A declaração foi motivada por um comunicado do Escritório para Assuntos do Hemisfério Ocidental dos EUA, publicado na rede social X, que informou ter pedido a saída de um 'funcionário brasileiro'. O texto afirma que o servidor teria tentado contornar mecanismos formais de cooperação jurídica e que nenhum estrangeiro pode manipular o sistema de imigração para burlar pedidos de extradição.

O episódio está ligado à prisão do ex-deputado Alexandre Ramagem, detido na Flórida e liberado após dois dias. Ramagem foi condenado pelo Supremo Tribunal Federal a 16 anos de prisão por envolvimento em atos contra a ordem democrática, fugiu do Brasil e teve pedido formal de extradição encaminhado em dezembro de 2025 pelo ministro Alexandre de Moraes, por meio do Ministério da Justiça.

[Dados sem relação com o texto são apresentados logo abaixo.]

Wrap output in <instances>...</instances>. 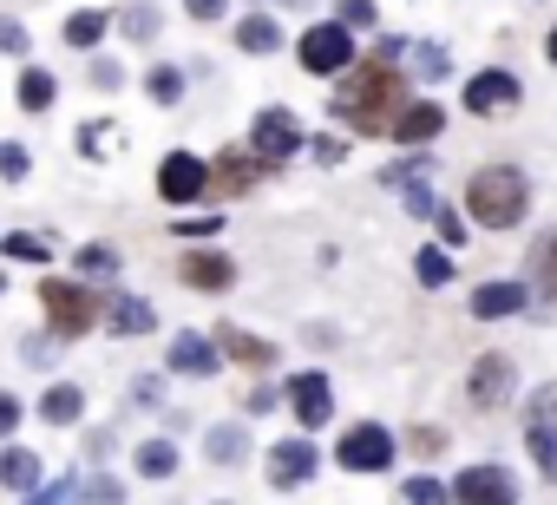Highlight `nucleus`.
<instances>
[{
    "instance_id": "f257e3e1",
    "label": "nucleus",
    "mask_w": 557,
    "mask_h": 505,
    "mask_svg": "<svg viewBox=\"0 0 557 505\" xmlns=\"http://www.w3.org/2000/svg\"><path fill=\"white\" fill-rule=\"evenodd\" d=\"M407 86H400V73H394V60H368V66H355L348 79H342V93H335V119H348L355 132H394V119H400V99Z\"/></svg>"
},
{
    "instance_id": "f03ea898",
    "label": "nucleus",
    "mask_w": 557,
    "mask_h": 505,
    "mask_svg": "<svg viewBox=\"0 0 557 505\" xmlns=\"http://www.w3.org/2000/svg\"><path fill=\"white\" fill-rule=\"evenodd\" d=\"M531 210V177L518 164H479L466 177V223L479 230H518Z\"/></svg>"
},
{
    "instance_id": "7ed1b4c3",
    "label": "nucleus",
    "mask_w": 557,
    "mask_h": 505,
    "mask_svg": "<svg viewBox=\"0 0 557 505\" xmlns=\"http://www.w3.org/2000/svg\"><path fill=\"white\" fill-rule=\"evenodd\" d=\"M40 309H47V322H53V335H66V342H79V335H92L106 316V303L86 290V283H66V276H53V283H40Z\"/></svg>"
},
{
    "instance_id": "20e7f679",
    "label": "nucleus",
    "mask_w": 557,
    "mask_h": 505,
    "mask_svg": "<svg viewBox=\"0 0 557 505\" xmlns=\"http://www.w3.org/2000/svg\"><path fill=\"white\" fill-rule=\"evenodd\" d=\"M296 60H302L315 79H335V73H348V66H355V27H342V21H315V27L302 34Z\"/></svg>"
},
{
    "instance_id": "39448f33",
    "label": "nucleus",
    "mask_w": 557,
    "mask_h": 505,
    "mask_svg": "<svg viewBox=\"0 0 557 505\" xmlns=\"http://www.w3.org/2000/svg\"><path fill=\"white\" fill-rule=\"evenodd\" d=\"M335 466H348V472H387L394 466V433L381 420H355L335 440Z\"/></svg>"
},
{
    "instance_id": "423d86ee",
    "label": "nucleus",
    "mask_w": 557,
    "mask_h": 505,
    "mask_svg": "<svg viewBox=\"0 0 557 505\" xmlns=\"http://www.w3.org/2000/svg\"><path fill=\"white\" fill-rule=\"evenodd\" d=\"M453 505H518V479L498 459H479L453 479Z\"/></svg>"
},
{
    "instance_id": "0eeeda50",
    "label": "nucleus",
    "mask_w": 557,
    "mask_h": 505,
    "mask_svg": "<svg viewBox=\"0 0 557 505\" xmlns=\"http://www.w3.org/2000/svg\"><path fill=\"white\" fill-rule=\"evenodd\" d=\"M511 387H518L511 355H479V361H472V374H466V394H472V407H479V414H498V407L511 401Z\"/></svg>"
},
{
    "instance_id": "6e6552de",
    "label": "nucleus",
    "mask_w": 557,
    "mask_h": 505,
    "mask_svg": "<svg viewBox=\"0 0 557 505\" xmlns=\"http://www.w3.org/2000/svg\"><path fill=\"white\" fill-rule=\"evenodd\" d=\"M249 151L256 158H289V151H302V125H296V112H283V106H269V112H256V125H249Z\"/></svg>"
},
{
    "instance_id": "1a4fd4ad",
    "label": "nucleus",
    "mask_w": 557,
    "mask_h": 505,
    "mask_svg": "<svg viewBox=\"0 0 557 505\" xmlns=\"http://www.w3.org/2000/svg\"><path fill=\"white\" fill-rule=\"evenodd\" d=\"M210 190V171H203V158H190V151H171L164 164H158V197L164 204H197Z\"/></svg>"
},
{
    "instance_id": "9d476101",
    "label": "nucleus",
    "mask_w": 557,
    "mask_h": 505,
    "mask_svg": "<svg viewBox=\"0 0 557 505\" xmlns=\"http://www.w3.org/2000/svg\"><path fill=\"white\" fill-rule=\"evenodd\" d=\"M289 407H296V420H302L309 433L329 427V420H335V387H329V374H315V368L296 374V381H289Z\"/></svg>"
},
{
    "instance_id": "9b49d317",
    "label": "nucleus",
    "mask_w": 557,
    "mask_h": 505,
    "mask_svg": "<svg viewBox=\"0 0 557 505\" xmlns=\"http://www.w3.org/2000/svg\"><path fill=\"white\" fill-rule=\"evenodd\" d=\"M524 446H531L537 472H544V479H557V407H550V394H537V401H531V414H524Z\"/></svg>"
},
{
    "instance_id": "f8f14e48",
    "label": "nucleus",
    "mask_w": 557,
    "mask_h": 505,
    "mask_svg": "<svg viewBox=\"0 0 557 505\" xmlns=\"http://www.w3.org/2000/svg\"><path fill=\"white\" fill-rule=\"evenodd\" d=\"M524 99V86L505 73V66H492V73H472L466 79V112H511Z\"/></svg>"
},
{
    "instance_id": "ddd939ff",
    "label": "nucleus",
    "mask_w": 557,
    "mask_h": 505,
    "mask_svg": "<svg viewBox=\"0 0 557 505\" xmlns=\"http://www.w3.org/2000/svg\"><path fill=\"white\" fill-rule=\"evenodd\" d=\"M322 459H315V446L309 440H283V446H269V485H309V472H315Z\"/></svg>"
},
{
    "instance_id": "4468645a",
    "label": "nucleus",
    "mask_w": 557,
    "mask_h": 505,
    "mask_svg": "<svg viewBox=\"0 0 557 505\" xmlns=\"http://www.w3.org/2000/svg\"><path fill=\"white\" fill-rule=\"evenodd\" d=\"M518 309H531V290L524 283H479L472 290V316L479 322H511Z\"/></svg>"
},
{
    "instance_id": "2eb2a0df",
    "label": "nucleus",
    "mask_w": 557,
    "mask_h": 505,
    "mask_svg": "<svg viewBox=\"0 0 557 505\" xmlns=\"http://www.w3.org/2000/svg\"><path fill=\"white\" fill-rule=\"evenodd\" d=\"M177 276H184V290H230L236 263L223 257V249H190V257L177 263Z\"/></svg>"
},
{
    "instance_id": "dca6fc26",
    "label": "nucleus",
    "mask_w": 557,
    "mask_h": 505,
    "mask_svg": "<svg viewBox=\"0 0 557 505\" xmlns=\"http://www.w3.org/2000/svg\"><path fill=\"white\" fill-rule=\"evenodd\" d=\"M440 125H446V112H440L433 99H407L400 119H394V138H400V145H433Z\"/></svg>"
},
{
    "instance_id": "f3484780",
    "label": "nucleus",
    "mask_w": 557,
    "mask_h": 505,
    "mask_svg": "<svg viewBox=\"0 0 557 505\" xmlns=\"http://www.w3.org/2000/svg\"><path fill=\"white\" fill-rule=\"evenodd\" d=\"M216 355H223V348H216L210 335H190V329H184V335H171V355H164V361H171V374H216Z\"/></svg>"
},
{
    "instance_id": "a211bd4d",
    "label": "nucleus",
    "mask_w": 557,
    "mask_h": 505,
    "mask_svg": "<svg viewBox=\"0 0 557 505\" xmlns=\"http://www.w3.org/2000/svg\"><path fill=\"white\" fill-rule=\"evenodd\" d=\"M216 348H223L236 368H249V374H269V368H275V348H269L262 335H243V329H216Z\"/></svg>"
},
{
    "instance_id": "6ab92c4d",
    "label": "nucleus",
    "mask_w": 557,
    "mask_h": 505,
    "mask_svg": "<svg viewBox=\"0 0 557 505\" xmlns=\"http://www.w3.org/2000/svg\"><path fill=\"white\" fill-rule=\"evenodd\" d=\"M106 309H112V316H106L112 335H151V329H158V316H151L145 296H119V303H106Z\"/></svg>"
},
{
    "instance_id": "aec40b11",
    "label": "nucleus",
    "mask_w": 557,
    "mask_h": 505,
    "mask_svg": "<svg viewBox=\"0 0 557 505\" xmlns=\"http://www.w3.org/2000/svg\"><path fill=\"white\" fill-rule=\"evenodd\" d=\"M236 47L243 53H275V47H283V27H275L269 14H243L236 21Z\"/></svg>"
},
{
    "instance_id": "412c9836",
    "label": "nucleus",
    "mask_w": 557,
    "mask_h": 505,
    "mask_svg": "<svg viewBox=\"0 0 557 505\" xmlns=\"http://www.w3.org/2000/svg\"><path fill=\"white\" fill-rule=\"evenodd\" d=\"M0 485L34 492V485H40V459H34L27 446H8V453H0Z\"/></svg>"
},
{
    "instance_id": "4be33fe9",
    "label": "nucleus",
    "mask_w": 557,
    "mask_h": 505,
    "mask_svg": "<svg viewBox=\"0 0 557 505\" xmlns=\"http://www.w3.org/2000/svg\"><path fill=\"white\" fill-rule=\"evenodd\" d=\"M40 414H47L53 427H73V420L86 414V394H79L73 381H60V387H47V401H40Z\"/></svg>"
},
{
    "instance_id": "5701e85b",
    "label": "nucleus",
    "mask_w": 557,
    "mask_h": 505,
    "mask_svg": "<svg viewBox=\"0 0 557 505\" xmlns=\"http://www.w3.org/2000/svg\"><path fill=\"white\" fill-rule=\"evenodd\" d=\"M106 27H112V21H106L99 8H86V14H73V21H66V47H79V53H86V47H99V40H106Z\"/></svg>"
},
{
    "instance_id": "b1692460",
    "label": "nucleus",
    "mask_w": 557,
    "mask_h": 505,
    "mask_svg": "<svg viewBox=\"0 0 557 505\" xmlns=\"http://www.w3.org/2000/svg\"><path fill=\"white\" fill-rule=\"evenodd\" d=\"M53 93H60V86H53V73H47V66H27V73H21V106H27V112H47V106H53Z\"/></svg>"
},
{
    "instance_id": "393cba45",
    "label": "nucleus",
    "mask_w": 557,
    "mask_h": 505,
    "mask_svg": "<svg viewBox=\"0 0 557 505\" xmlns=\"http://www.w3.org/2000/svg\"><path fill=\"white\" fill-rule=\"evenodd\" d=\"M216 184H223V197H243V190L256 184V158H243V151H230V158L216 164Z\"/></svg>"
},
{
    "instance_id": "a878e982",
    "label": "nucleus",
    "mask_w": 557,
    "mask_h": 505,
    "mask_svg": "<svg viewBox=\"0 0 557 505\" xmlns=\"http://www.w3.org/2000/svg\"><path fill=\"white\" fill-rule=\"evenodd\" d=\"M138 472H145V479H171V472H177V446H171V440H145V446H138Z\"/></svg>"
},
{
    "instance_id": "bb28decb",
    "label": "nucleus",
    "mask_w": 557,
    "mask_h": 505,
    "mask_svg": "<svg viewBox=\"0 0 557 505\" xmlns=\"http://www.w3.org/2000/svg\"><path fill=\"white\" fill-rule=\"evenodd\" d=\"M394 505H453V485H440L433 472H420V479H407L400 485V498Z\"/></svg>"
},
{
    "instance_id": "cd10ccee",
    "label": "nucleus",
    "mask_w": 557,
    "mask_h": 505,
    "mask_svg": "<svg viewBox=\"0 0 557 505\" xmlns=\"http://www.w3.org/2000/svg\"><path fill=\"white\" fill-rule=\"evenodd\" d=\"M203 446H210V459H223V466H230V459H243V453H249V433L230 420V427H210V440H203Z\"/></svg>"
},
{
    "instance_id": "c85d7f7f",
    "label": "nucleus",
    "mask_w": 557,
    "mask_h": 505,
    "mask_svg": "<svg viewBox=\"0 0 557 505\" xmlns=\"http://www.w3.org/2000/svg\"><path fill=\"white\" fill-rule=\"evenodd\" d=\"M413 276H420L426 290H446V283H453V257H446V249H420V257H413Z\"/></svg>"
},
{
    "instance_id": "c756f323",
    "label": "nucleus",
    "mask_w": 557,
    "mask_h": 505,
    "mask_svg": "<svg viewBox=\"0 0 557 505\" xmlns=\"http://www.w3.org/2000/svg\"><path fill=\"white\" fill-rule=\"evenodd\" d=\"M145 93H151L158 106H177V99H184V73H177V66H158V73L145 79Z\"/></svg>"
},
{
    "instance_id": "7c9ffc66",
    "label": "nucleus",
    "mask_w": 557,
    "mask_h": 505,
    "mask_svg": "<svg viewBox=\"0 0 557 505\" xmlns=\"http://www.w3.org/2000/svg\"><path fill=\"white\" fill-rule=\"evenodd\" d=\"M537 290H544V296L557 303V230H550V236L537 243Z\"/></svg>"
},
{
    "instance_id": "2f4dec72",
    "label": "nucleus",
    "mask_w": 557,
    "mask_h": 505,
    "mask_svg": "<svg viewBox=\"0 0 557 505\" xmlns=\"http://www.w3.org/2000/svg\"><path fill=\"white\" fill-rule=\"evenodd\" d=\"M79 270H86V276H112V270H119V249H112V243H86V249H79Z\"/></svg>"
},
{
    "instance_id": "473e14b6",
    "label": "nucleus",
    "mask_w": 557,
    "mask_h": 505,
    "mask_svg": "<svg viewBox=\"0 0 557 505\" xmlns=\"http://www.w3.org/2000/svg\"><path fill=\"white\" fill-rule=\"evenodd\" d=\"M335 21H342V27H355V34H361V27H374V0H342Z\"/></svg>"
},
{
    "instance_id": "72a5a7b5",
    "label": "nucleus",
    "mask_w": 557,
    "mask_h": 505,
    "mask_svg": "<svg viewBox=\"0 0 557 505\" xmlns=\"http://www.w3.org/2000/svg\"><path fill=\"white\" fill-rule=\"evenodd\" d=\"M413 66H420V79H446V47H420Z\"/></svg>"
},
{
    "instance_id": "f704fd0d",
    "label": "nucleus",
    "mask_w": 557,
    "mask_h": 505,
    "mask_svg": "<svg viewBox=\"0 0 557 505\" xmlns=\"http://www.w3.org/2000/svg\"><path fill=\"white\" fill-rule=\"evenodd\" d=\"M125 34H132V40H151V34H158V14H151V8H132V14H125Z\"/></svg>"
},
{
    "instance_id": "c9c22d12",
    "label": "nucleus",
    "mask_w": 557,
    "mask_h": 505,
    "mask_svg": "<svg viewBox=\"0 0 557 505\" xmlns=\"http://www.w3.org/2000/svg\"><path fill=\"white\" fill-rule=\"evenodd\" d=\"M86 505H119V479H92L86 485Z\"/></svg>"
},
{
    "instance_id": "e433bc0d",
    "label": "nucleus",
    "mask_w": 557,
    "mask_h": 505,
    "mask_svg": "<svg viewBox=\"0 0 557 505\" xmlns=\"http://www.w3.org/2000/svg\"><path fill=\"white\" fill-rule=\"evenodd\" d=\"M14 427H21V401H14V394H0V440H8Z\"/></svg>"
},
{
    "instance_id": "4c0bfd02",
    "label": "nucleus",
    "mask_w": 557,
    "mask_h": 505,
    "mask_svg": "<svg viewBox=\"0 0 557 505\" xmlns=\"http://www.w3.org/2000/svg\"><path fill=\"white\" fill-rule=\"evenodd\" d=\"M184 8H190V21H216V14L230 8V0H184Z\"/></svg>"
},
{
    "instance_id": "58836bf2",
    "label": "nucleus",
    "mask_w": 557,
    "mask_h": 505,
    "mask_svg": "<svg viewBox=\"0 0 557 505\" xmlns=\"http://www.w3.org/2000/svg\"><path fill=\"white\" fill-rule=\"evenodd\" d=\"M413 446H420V453H440V446H446V433H440V427H413Z\"/></svg>"
},
{
    "instance_id": "ea45409f",
    "label": "nucleus",
    "mask_w": 557,
    "mask_h": 505,
    "mask_svg": "<svg viewBox=\"0 0 557 505\" xmlns=\"http://www.w3.org/2000/svg\"><path fill=\"white\" fill-rule=\"evenodd\" d=\"M8 249H14V257H27V263H40V257H47V249H40L34 236H8Z\"/></svg>"
},
{
    "instance_id": "a19ab883",
    "label": "nucleus",
    "mask_w": 557,
    "mask_h": 505,
    "mask_svg": "<svg viewBox=\"0 0 557 505\" xmlns=\"http://www.w3.org/2000/svg\"><path fill=\"white\" fill-rule=\"evenodd\" d=\"M0 171H8V177H21V171H27V158H21V145H0Z\"/></svg>"
},
{
    "instance_id": "79ce46f5",
    "label": "nucleus",
    "mask_w": 557,
    "mask_h": 505,
    "mask_svg": "<svg viewBox=\"0 0 557 505\" xmlns=\"http://www.w3.org/2000/svg\"><path fill=\"white\" fill-rule=\"evenodd\" d=\"M0 53H27V34L21 27H0Z\"/></svg>"
},
{
    "instance_id": "37998d69",
    "label": "nucleus",
    "mask_w": 557,
    "mask_h": 505,
    "mask_svg": "<svg viewBox=\"0 0 557 505\" xmlns=\"http://www.w3.org/2000/svg\"><path fill=\"white\" fill-rule=\"evenodd\" d=\"M440 236H446V243H459V236H466V223H459L453 210H440Z\"/></svg>"
},
{
    "instance_id": "c03bdc74",
    "label": "nucleus",
    "mask_w": 557,
    "mask_h": 505,
    "mask_svg": "<svg viewBox=\"0 0 557 505\" xmlns=\"http://www.w3.org/2000/svg\"><path fill=\"white\" fill-rule=\"evenodd\" d=\"M60 498H66V485H47V492H34L27 505H60Z\"/></svg>"
},
{
    "instance_id": "a18cd8bd",
    "label": "nucleus",
    "mask_w": 557,
    "mask_h": 505,
    "mask_svg": "<svg viewBox=\"0 0 557 505\" xmlns=\"http://www.w3.org/2000/svg\"><path fill=\"white\" fill-rule=\"evenodd\" d=\"M544 53H550V66H557V27H550V40H544Z\"/></svg>"
},
{
    "instance_id": "49530a36",
    "label": "nucleus",
    "mask_w": 557,
    "mask_h": 505,
    "mask_svg": "<svg viewBox=\"0 0 557 505\" xmlns=\"http://www.w3.org/2000/svg\"><path fill=\"white\" fill-rule=\"evenodd\" d=\"M0 290H8V283H0Z\"/></svg>"
}]
</instances>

Além do confronto retórico, o caso tem implicações práticas: tensiona a cooperação policial entre Brasil e EUA e expõe um dilema entre defender a soberania e preservar canais de trabalho conjunto. A ameaça de reciprocidade anunciada por Lula sinaliza reação política que pode aumentar o custo diplomático e obrigada o governo a justificar, internamente, sua estratégia em casos de alto impacto institucional.